The entries below are to be duplicated exactly, with nothing left out.

[[ Supplied data open ]]

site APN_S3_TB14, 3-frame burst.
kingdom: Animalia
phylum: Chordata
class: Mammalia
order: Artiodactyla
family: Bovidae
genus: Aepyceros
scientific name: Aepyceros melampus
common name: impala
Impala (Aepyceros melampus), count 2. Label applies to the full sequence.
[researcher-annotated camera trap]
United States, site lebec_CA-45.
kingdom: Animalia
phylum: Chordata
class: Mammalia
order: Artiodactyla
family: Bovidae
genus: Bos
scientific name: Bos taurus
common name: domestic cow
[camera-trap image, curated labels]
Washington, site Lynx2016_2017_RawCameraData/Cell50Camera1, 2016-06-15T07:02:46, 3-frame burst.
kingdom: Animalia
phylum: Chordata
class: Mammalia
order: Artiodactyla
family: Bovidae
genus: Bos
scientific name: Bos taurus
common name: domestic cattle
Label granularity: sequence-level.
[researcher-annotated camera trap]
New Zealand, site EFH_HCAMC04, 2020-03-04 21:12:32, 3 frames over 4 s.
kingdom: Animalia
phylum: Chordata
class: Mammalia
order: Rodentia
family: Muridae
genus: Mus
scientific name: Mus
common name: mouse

[[ Supplied data closed ]]

Final answer:
site APN_S3_TB14, 3-frame burst.
kingdom: Animalia
phylum: Chordata
class: Mammalia
order: Artiodactyla
family: Bovidae
genus: Aepyceros
scientific name: Aepyceros melampus
common name: impala
Impala (Aepyceros melampus), count 2. Label applies to the full sequence.
[researcher-annotated camera trap]
United States, site lebec_CA-45.
kingdom: Animalia
phylum: Chordata
class: Mammalia
order: Artiodactyla
family: Bovidae
genus: Bos
scientific name: Bos taurus
common name: domestic cow
[camera-trap image, curated labels]
Washington, site Lynx2016_2017_RawCameraData/Cell50Camera1, 2016-06-15T07:02:46, 3-frame burst.
kingdom: Animalia
phylum: Chordata
class: Mammalia
order: Artiodactyla
family: Bovidae
genus: Bos
scientific name: Bos taurus
common name: domestic cattle
Label granularity: sequence-level.
[researcher-annotated camera trap]
New Zealand, site EFH_HCAMC04, 2020-03-04 21:12:32, 3 frames over 4 s.
kingdom: Animalia
phylum: Chordata
class: Mammalia
order: Rodentia
family: Muridae
genus: Mus
scientific name: Mus
common name: mouse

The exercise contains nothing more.